──────── 연습 자료
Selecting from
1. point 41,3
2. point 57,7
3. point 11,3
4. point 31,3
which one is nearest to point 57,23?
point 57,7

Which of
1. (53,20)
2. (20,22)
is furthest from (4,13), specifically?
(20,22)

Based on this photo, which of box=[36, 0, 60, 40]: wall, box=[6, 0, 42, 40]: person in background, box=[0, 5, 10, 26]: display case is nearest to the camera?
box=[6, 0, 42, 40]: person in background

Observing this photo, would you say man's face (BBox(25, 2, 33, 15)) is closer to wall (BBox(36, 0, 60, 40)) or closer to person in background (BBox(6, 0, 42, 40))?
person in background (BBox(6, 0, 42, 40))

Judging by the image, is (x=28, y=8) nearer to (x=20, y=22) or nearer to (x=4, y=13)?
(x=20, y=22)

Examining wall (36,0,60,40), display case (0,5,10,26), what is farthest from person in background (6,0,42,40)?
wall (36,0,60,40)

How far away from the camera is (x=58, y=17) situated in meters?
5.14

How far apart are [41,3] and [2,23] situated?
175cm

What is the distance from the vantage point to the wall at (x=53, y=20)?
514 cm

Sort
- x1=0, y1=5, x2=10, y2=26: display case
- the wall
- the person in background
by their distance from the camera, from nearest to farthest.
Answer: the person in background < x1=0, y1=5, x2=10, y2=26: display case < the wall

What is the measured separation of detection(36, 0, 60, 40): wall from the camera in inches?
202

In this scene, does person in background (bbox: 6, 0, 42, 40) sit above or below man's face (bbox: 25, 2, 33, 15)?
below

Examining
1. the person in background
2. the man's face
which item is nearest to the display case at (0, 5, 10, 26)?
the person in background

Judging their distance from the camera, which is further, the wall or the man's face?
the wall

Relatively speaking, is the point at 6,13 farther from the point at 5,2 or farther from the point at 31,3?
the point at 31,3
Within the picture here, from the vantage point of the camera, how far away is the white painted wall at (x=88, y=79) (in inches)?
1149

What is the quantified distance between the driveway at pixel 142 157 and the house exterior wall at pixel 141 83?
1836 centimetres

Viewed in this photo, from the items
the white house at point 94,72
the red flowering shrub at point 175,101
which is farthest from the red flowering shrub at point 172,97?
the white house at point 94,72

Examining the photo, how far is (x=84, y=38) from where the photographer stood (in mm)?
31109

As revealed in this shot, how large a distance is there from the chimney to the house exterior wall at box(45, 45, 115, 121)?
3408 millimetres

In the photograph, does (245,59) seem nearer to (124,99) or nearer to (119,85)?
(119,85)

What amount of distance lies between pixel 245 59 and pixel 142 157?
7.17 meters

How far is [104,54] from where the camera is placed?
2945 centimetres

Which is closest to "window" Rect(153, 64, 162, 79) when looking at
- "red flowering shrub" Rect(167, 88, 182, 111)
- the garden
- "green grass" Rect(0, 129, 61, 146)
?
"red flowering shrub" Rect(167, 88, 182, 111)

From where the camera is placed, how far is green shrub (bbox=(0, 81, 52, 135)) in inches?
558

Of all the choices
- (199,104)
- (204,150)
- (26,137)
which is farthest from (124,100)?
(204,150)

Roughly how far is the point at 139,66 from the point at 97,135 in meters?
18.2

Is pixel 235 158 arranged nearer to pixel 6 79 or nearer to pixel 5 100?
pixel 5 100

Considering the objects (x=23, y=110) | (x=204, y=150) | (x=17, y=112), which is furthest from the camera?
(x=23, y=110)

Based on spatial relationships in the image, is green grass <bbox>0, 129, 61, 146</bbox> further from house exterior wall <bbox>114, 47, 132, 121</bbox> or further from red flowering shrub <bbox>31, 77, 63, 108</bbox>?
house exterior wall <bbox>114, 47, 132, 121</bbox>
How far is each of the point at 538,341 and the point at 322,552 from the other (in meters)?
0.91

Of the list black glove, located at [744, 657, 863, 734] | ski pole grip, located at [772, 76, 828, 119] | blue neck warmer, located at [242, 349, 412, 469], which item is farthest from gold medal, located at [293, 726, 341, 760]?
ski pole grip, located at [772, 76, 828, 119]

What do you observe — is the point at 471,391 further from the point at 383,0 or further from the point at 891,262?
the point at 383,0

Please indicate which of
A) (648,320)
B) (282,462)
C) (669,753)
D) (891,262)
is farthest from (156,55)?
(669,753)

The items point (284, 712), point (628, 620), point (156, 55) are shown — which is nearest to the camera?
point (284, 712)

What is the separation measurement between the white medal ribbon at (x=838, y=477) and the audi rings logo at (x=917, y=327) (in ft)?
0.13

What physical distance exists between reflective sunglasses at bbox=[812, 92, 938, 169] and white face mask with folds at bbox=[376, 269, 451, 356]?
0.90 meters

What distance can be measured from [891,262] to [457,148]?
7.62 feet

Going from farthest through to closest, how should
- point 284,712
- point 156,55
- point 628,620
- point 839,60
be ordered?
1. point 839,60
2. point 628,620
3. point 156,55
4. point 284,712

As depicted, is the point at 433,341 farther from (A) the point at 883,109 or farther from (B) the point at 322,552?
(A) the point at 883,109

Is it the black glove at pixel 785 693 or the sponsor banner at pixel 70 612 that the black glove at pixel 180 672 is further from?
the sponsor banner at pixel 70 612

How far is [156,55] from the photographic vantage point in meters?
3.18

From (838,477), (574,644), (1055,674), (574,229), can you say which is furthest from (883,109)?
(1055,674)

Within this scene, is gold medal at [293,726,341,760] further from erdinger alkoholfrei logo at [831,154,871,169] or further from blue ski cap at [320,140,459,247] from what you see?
────────────────
위에 있는 항목을 모두 한 글자도 바꾸지 말고 그대로 다시 쓰시오.

Selecting from
1. point 41,3
2. point 57,7
3. point 11,3
4. point 31,3
which one is nearest to point 57,23?
point 57,7

Which of
1. (53,20)
2. (20,22)
is furthest from (4,13), specifically?
(20,22)

Based on this photo, which of box=[36, 0, 60, 40]: wall, box=[6, 0, 42, 40]: person in background, box=[0, 5, 10, 26]: display case is nearest to the camera?
box=[6, 0, 42, 40]: person in background

Observing this photo, would you say man's face (BBox(25, 2, 33, 15)) is closer to wall (BBox(36, 0, 60, 40)) or closer to person in background (BBox(6, 0, 42, 40))?
person in background (BBox(6, 0, 42, 40))

Judging by the image, is (x=28, y=8) nearer to (x=20, y=22) or nearer to (x=4, y=13)?
(x=20, y=22)

Examining wall (36,0,60,40), display case (0,5,10,26), what is farthest from person in background (6,0,42,40)?
wall (36,0,60,40)

How far away from the camera is (x=58, y=17) situated in meters?
5.14

How far apart are [41,3] and [2,23] situated?
175cm

What is the distance from the vantage point to the wall at (x=53, y=20)?
514 cm

Sort
- x1=0, y1=5, x2=10, y2=26: display case
- the wall
- the person in background
by their distance from the camera, from nearest to farthest.
Answer: the person in background < x1=0, y1=5, x2=10, y2=26: display case < the wall

What is the measured separation of detection(36, 0, 60, 40): wall from the camera in inches?
202

In this scene, does person in background (bbox: 6, 0, 42, 40) sit above or below man's face (bbox: 25, 2, 33, 15)?
below

Examining
1. the person in background
2. the man's face
which item is nearest to the display case at (0, 5, 10, 26)?
the person in background

Judging their distance from the camera, which is further, the wall or the man's face?
the wall

Relatively speaking, is the point at 6,13 farther from the point at 5,2 or farther from the point at 31,3?
the point at 31,3
Within the picture here, from the vantage point of the camera, how far away is the white painted wall at (x=88, y=79) (in inches)?
1149

What is the quantified distance between the driveway at pixel 142 157 and the house exterior wall at pixel 141 83?
1836 centimetres

Viewed in this photo, from the items
the white house at point 94,72
the red flowering shrub at point 175,101
which is farthest from the red flowering shrub at point 172,97?
the white house at point 94,72

Examining the photo, how far is (x=84, y=38) from where the photographer stood (in mm)?
31109

As revealed in this shot, how large a distance is there from the chimney to the house exterior wall at box(45, 45, 115, 121)?
3408 millimetres

In the photograph, does (245,59) seem nearer to (124,99) or nearer to (119,85)?
(119,85)

What amount of distance lies between pixel 245 59 and pixel 142 157?
7.17 meters

How far is [104,54] from where the camera is placed?
2945 centimetres

Which is closest to "window" Rect(153, 64, 162, 79) when looking at
- "red flowering shrub" Rect(167, 88, 182, 111)
- the garden
- "green grass" Rect(0, 129, 61, 146)
?
"red flowering shrub" Rect(167, 88, 182, 111)

From where the camera is placed, how far is green shrub (bbox=(0, 81, 52, 135)) in inches?
558

Of all the choices
- (199,104)
- (204,150)
- (26,137)
which is farthest from (124,100)?
(204,150)

Roughly how far is the point at 139,66 from the point at 97,135 in meters?
18.2

Is pixel 235 158 arranged nearer to pixel 6 79 or nearer to pixel 5 100?
pixel 5 100

Considering the objects (x=23, y=110) | (x=204, y=150) | (x=17, y=112), which is furthest from the camera?
(x=23, y=110)

Based on spatial relationships in the image, is green grass <bbox>0, 129, 61, 146</bbox> further from house exterior wall <bbox>114, 47, 132, 121</bbox> or further from red flowering shrub <bbox>31, 77, 63, 108</bbox>?
house exterior wall <bbox>114, 47, 132, 121</bbox>
How far is each of the point at 538,341 and the point at 322,552 from the other (in meters)?
0.91

Of the list black glove, located at [744, 657, 863, 734] | ski pole grip, located at [772, 76, 828, 119] | blue neck warmer, located at [242, 349, 412, 469], which item is farthest from gold medal, located at [293, 726, 341, 760]?
ski pole grip, located at [772, 76, 828, 119]

What do you observe — is the point at 471,391 further from the point at 383,0 or further from the point at 891,262?
the point at 383,0

Please indicate which of
A) (648,320)
B) (282,462)
C) (669,753)
D) (891,262)
is farthest from (156,55)?
(669,753)

The items point (284, 712), point (628, 620), point (156, 55) are shown — which is nearest to the camera?
point (284, 712)

What is the separation measurement between the white medal ribbon at (x=838, y=477) and the audi rings logo at (x=917, y=327) (in ft)?
0.13

What physical distance exists between reflective sunglasses at bbox=[812, 92, 938, 169] and white face mask with folds at bbox=[376, 269, 451, 356]?
0.90 meters

What distance can be measured from [891,262] to [457,148]?
7.62 feet

Going from farthest through to closest, how should
- point 284,712
- point 156,55
- point 628,620
- point 839,60
be ordered?
1. point 839,60
2. point 628,620
3. point 156,55
4. point 284,712

As depicted, is the point at 433,341 farther from (A) the point at 883,109 or farther from (B) the point at 322,552?
(A) the point at 883,109

Is it the black glove at pixel 785 693 or the sponsor banner at pixel 70 612 that the black glove at pixel 180 672 is further from?
the sponsor banner at pixel 70 612

How far is [156,55] from the photographic vantage point in meters?
3.18

From (838,477), (574,644), (1055,674), (574,229), can you say which is furthest from (883,109)?
(1055,674)

Within this scene, is gold medal at [293,726,341,760] further from erdinger alkoholfrei logo at [831,154,871,169] or further from blue ski cap at [320,140,459,247] from what you see?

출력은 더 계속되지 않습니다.